» **RECORDED DATA**:

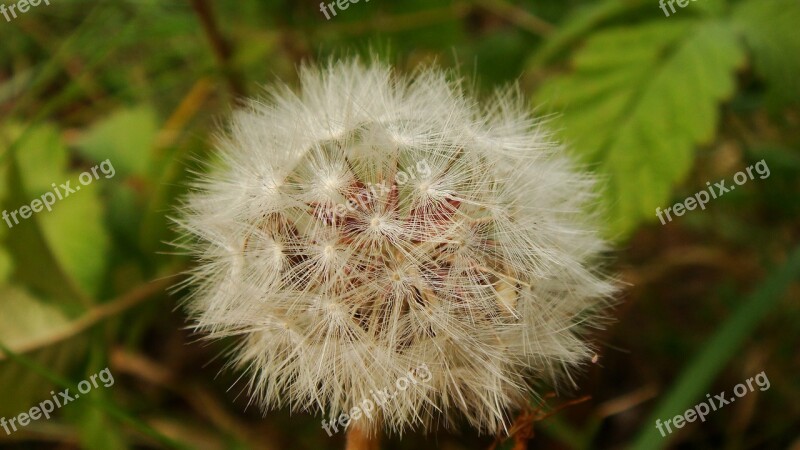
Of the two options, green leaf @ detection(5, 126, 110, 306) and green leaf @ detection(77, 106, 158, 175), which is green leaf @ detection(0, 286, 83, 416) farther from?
green leaf @ detection(77, 106, 158, 175)

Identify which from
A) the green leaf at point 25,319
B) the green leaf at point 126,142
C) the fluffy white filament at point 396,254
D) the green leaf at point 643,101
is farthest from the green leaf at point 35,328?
the green leaf at point 643,101

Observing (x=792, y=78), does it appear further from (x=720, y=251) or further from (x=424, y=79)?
(x=424, y=79)

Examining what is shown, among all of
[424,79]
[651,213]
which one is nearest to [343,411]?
[424,79]

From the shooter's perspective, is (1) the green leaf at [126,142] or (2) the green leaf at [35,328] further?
(1) the green leaf at [126,142]

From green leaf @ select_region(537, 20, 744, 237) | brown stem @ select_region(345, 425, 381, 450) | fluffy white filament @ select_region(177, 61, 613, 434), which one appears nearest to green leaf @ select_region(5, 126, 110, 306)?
fluffy white filament @ select_region(177, 61, 613, 434)

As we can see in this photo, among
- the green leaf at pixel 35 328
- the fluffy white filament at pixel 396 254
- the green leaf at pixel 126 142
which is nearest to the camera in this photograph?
the fluffy white filament at pixel 396 254

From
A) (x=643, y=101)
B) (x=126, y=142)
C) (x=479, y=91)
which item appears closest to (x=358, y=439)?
(x=643, y=101)

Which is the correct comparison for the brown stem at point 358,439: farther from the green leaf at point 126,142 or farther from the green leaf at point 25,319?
the green leaf at point 126,142
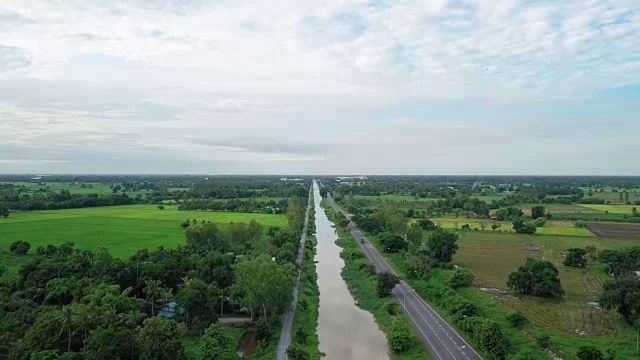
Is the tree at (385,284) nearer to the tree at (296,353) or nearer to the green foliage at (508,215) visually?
the tree at (296,353)

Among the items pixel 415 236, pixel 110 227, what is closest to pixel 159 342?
pixel 415 236

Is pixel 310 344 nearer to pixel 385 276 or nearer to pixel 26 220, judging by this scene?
pixel 385 276

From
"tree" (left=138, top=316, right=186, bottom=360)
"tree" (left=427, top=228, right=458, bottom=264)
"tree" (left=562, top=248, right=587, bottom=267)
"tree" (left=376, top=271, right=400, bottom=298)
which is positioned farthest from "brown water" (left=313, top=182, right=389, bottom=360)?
"tree" (left=562, top=248, right=587, bottom=267)

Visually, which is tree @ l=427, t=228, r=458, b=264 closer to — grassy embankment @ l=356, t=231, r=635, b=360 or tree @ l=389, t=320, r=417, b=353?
grassy embankment @ l=356, t=231, r=635, b=360

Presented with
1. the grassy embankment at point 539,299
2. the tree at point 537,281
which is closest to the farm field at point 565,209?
the grassy embankment at point 539,299

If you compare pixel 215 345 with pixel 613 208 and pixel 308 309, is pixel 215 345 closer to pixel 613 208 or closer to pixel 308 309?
pixel 308 309

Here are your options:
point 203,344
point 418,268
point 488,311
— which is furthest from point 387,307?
point 203,344
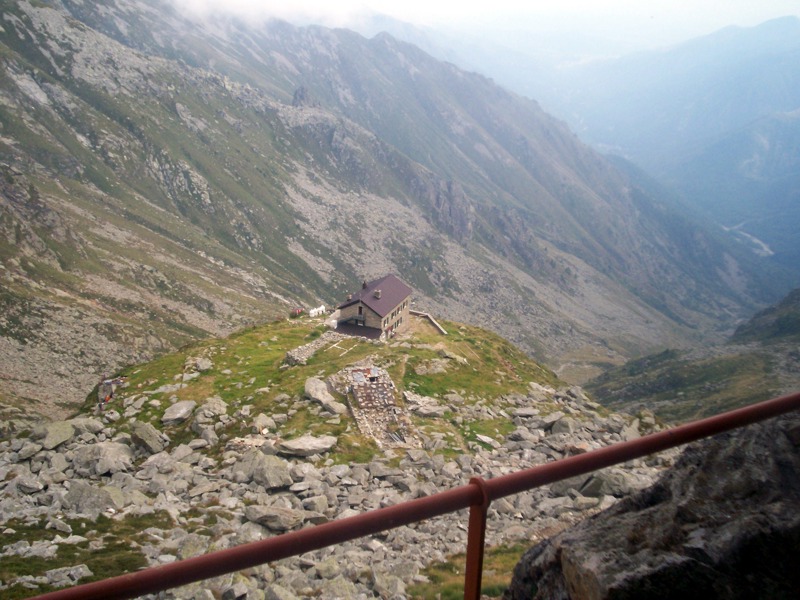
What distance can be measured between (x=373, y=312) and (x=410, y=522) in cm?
6058

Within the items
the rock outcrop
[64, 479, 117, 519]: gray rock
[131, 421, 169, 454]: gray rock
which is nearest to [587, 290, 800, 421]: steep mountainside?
the rock outcrop

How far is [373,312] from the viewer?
65250mm

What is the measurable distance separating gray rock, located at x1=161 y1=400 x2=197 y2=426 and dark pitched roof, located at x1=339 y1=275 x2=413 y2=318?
31.5 meters

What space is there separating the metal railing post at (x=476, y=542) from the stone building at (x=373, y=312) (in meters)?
57.6

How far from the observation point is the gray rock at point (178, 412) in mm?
35125

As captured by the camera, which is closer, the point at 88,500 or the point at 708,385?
the point at 88,500

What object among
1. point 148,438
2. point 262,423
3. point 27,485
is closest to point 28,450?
point 27,485

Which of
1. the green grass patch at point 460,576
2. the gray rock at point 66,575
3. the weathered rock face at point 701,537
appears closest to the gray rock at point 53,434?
the gray rock at point 66,575

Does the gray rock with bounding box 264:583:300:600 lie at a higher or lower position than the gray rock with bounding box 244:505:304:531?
higher

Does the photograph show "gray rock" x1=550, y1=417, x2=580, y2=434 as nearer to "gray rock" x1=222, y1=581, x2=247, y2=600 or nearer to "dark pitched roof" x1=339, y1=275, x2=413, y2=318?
"gray rock" x1=222, y1=581, x2=247, y2=600

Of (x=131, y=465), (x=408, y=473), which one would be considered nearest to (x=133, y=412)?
(x=131, y=465)

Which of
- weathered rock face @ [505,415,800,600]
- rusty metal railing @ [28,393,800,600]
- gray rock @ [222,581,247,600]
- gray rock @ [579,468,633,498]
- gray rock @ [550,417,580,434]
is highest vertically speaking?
rusty metal railing @ [28,393,800,600]

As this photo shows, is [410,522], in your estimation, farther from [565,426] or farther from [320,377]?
[320,377]

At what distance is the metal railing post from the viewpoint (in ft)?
16.7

» **WHAT TO DO**: The entries above are to be returned exactly, without their pictures.

» **EXERCISE ANSWER**:
Of the two options, green leaf @ detection(5, 126, 110, 306) and green leaf @ detection(77, 106, 158, 175), which is green leaf @ detection(0, 286, 83, 416) farther from?
green leaf @ detection(77, 106, 158, 175)

Identify which from
A) the green leaf at point 25,319
B) the green leaf at point 126,142
C) the fluffy white filament at point 396,254
D) the green leaf at point 643,101
is farthest from the green leaf at point 35,328?
the green leaf at point 643,101

Observing (x=792, y=78), does it appear further from (x=720, y=251) or further from (x=424, y=79)?
(x=424, y=79)

Examining what is shown, among all of
[424,79]
[651,213]
which one is nearest to [343,411]?
[424,79]

From the shooter's perspective, is (1) the green leaf at [126,142] or (2) the green leaf at [35,328] further?
(1) the green leaf at [126,142]

From green leaf @ select_region(537, 20, 744, 237) | brown stem @ select_region(345, 425, 381, 450) | fluffy white filament @ select_region(177, 61, 613, 434), which one appears nearest to green leaf @ select_region(5, 126, 110, 306)?
fluffy white filament @ select_region(177, 61, 613, 434)

As we can see in this photo, among
- the green leaf at pixel 35 328
- the fluffy white filament at pixel 396 254
- the green leaf at pixel 126 142
which is nearest to the camera in this photograph?
the fluffy white filament at pixel 396 254

From
A) (x=643, y=101)
B) (x=126, y=142)
C) (x=479, y=91)
which item appears closest to (x=358, y=439)?
(x=643, y=101)

Which is the correct comparison for the brown stem at point 358,439: farther from the green leaf at point 126,142 or farther from the green leaf at point 25,319?
the green leaf at point 126,142
Is the tree at (385,284) nearer to the tree at (296,353) or nearer to the green foliage at (508,215) visually?
the tree at (296,353)

Among the items pixel 415 236, pixel 110 227, what is closest to pixel 159 342?
pixel 415 236

Is pixel 310 344 nearer to pixel 385 276 or nearer to pixel 26 220, judging by this scene?
pixel 385 276

From
"tree" (left=138, top=316, right=186, bottom=360)
"tree" (left=427, top=228, right=458, bottom=264)
"tree" (left=562, top=248, right=587, bottom=267)
"tree" (left=376, top=271, right=400, bottom=298)
which is positioned farthest from "brown water" (left=313, top=182, right=389, bottom=360)?
"tree" (left=562, top=248, right=587, bottom=267)

Visually, which is tree @ l=427, t=228, r=458, b=264 closer to — grassy embankment @ l=356, t=231, r=635, b=360 or tree @ l=389, t=320, r=417, b=353?
grassy embankment @ l=356, t=231, r=635, b=360

Presented with
1. the grassy embankment at point 539,299
2. the tree at point 537,281
which is closest to the farm field at point 565,209?
the grassy embankment at point 539,299

If you compare pixel 215 345 with pixel 613 208 and pixel 308 309, is pixel 215 345 closer to pixel 613 208 or closer to pixel 308 309?
pixel 308 309

Here are your options:
point 203,344
point 418,268
point 488,311
— which is furthest from point 387,307?
point 203,344
What distance can be measured between (x=373, y=312) and (x=410, y=522) in cm?
6058

Within the items
the rock outcrop
[64, 479, 117, 519]: gray rock
[131, 421, 169, 454]: gray rock
which is nearest to [587, 290, 800, 421]: steep mountainside?
the rock outcrop

How far is [373,312] from the viewer?
65250mm

What is the measurable distance separating gray rock, located at x1=161 y1=400 x2=197 y2=426 and dark pitched roof, located at x1=339 y1=275 x2=413 y2=318?
31.5 meters

What space is there separating the metal railing post at (x=476, y=542) from the stone building at (x=373, y=312) (in meters)?
57.6

How far from the observation point is the gray rock at point (178, 412) in mm?
35125

As captured by the camera, which is closer, the point at 88,500 or the point at 708,385?
the point at 88,500

What object among
1. point 148,438
2. point 262,423
3. point 27,485
is closest to point 28,450?
point 27,485

Which of
1. the green grass patch at point 460,576
2. the gray rock at point 66,575
3. the weathered rock face at point 701,537
appears closest to the gray rock at point 53,434?
the gray rock at point 66,575

Does the gray rock with bounding box 264:583:300:600 lie at a higher or lower position than the gray rock with bounding box 244:505:304:531?
higher

Does the photograph show "gray rock" x1=550, y1=417, x2=580, y2=434 as nearer to "gray rock" x1=222, y1=581, x2=247, y2=600 or nearer to "dark pitched roof" x1=339, y1=275, x2=413, y2=318?
"gray rock" x1=222, y1=581, x2=247, y2=600

Of (x=131, y=465), (x=408, y=473), which one would be considered nearest to (x=133, y=412)?
(x=131, y=465)

Which of
- weathered rock face @ [505,415,800,600]
- rusty metal railing @ [28,393,800,600]
- gray rock @ [222,581,247,600]
- gray rock @ [579,468,633,498]
- gray rock @ [550,417,580,434]
is highest vertically speaking?
rusty metal railing @ [28,393,800,600]

As this photo shows, is [410,522], in your estimation, farther from [565,426] or farther from [320,377]?
[320,377]

At what distance is the metal railing post from the viewpoint (in ft)?
16.7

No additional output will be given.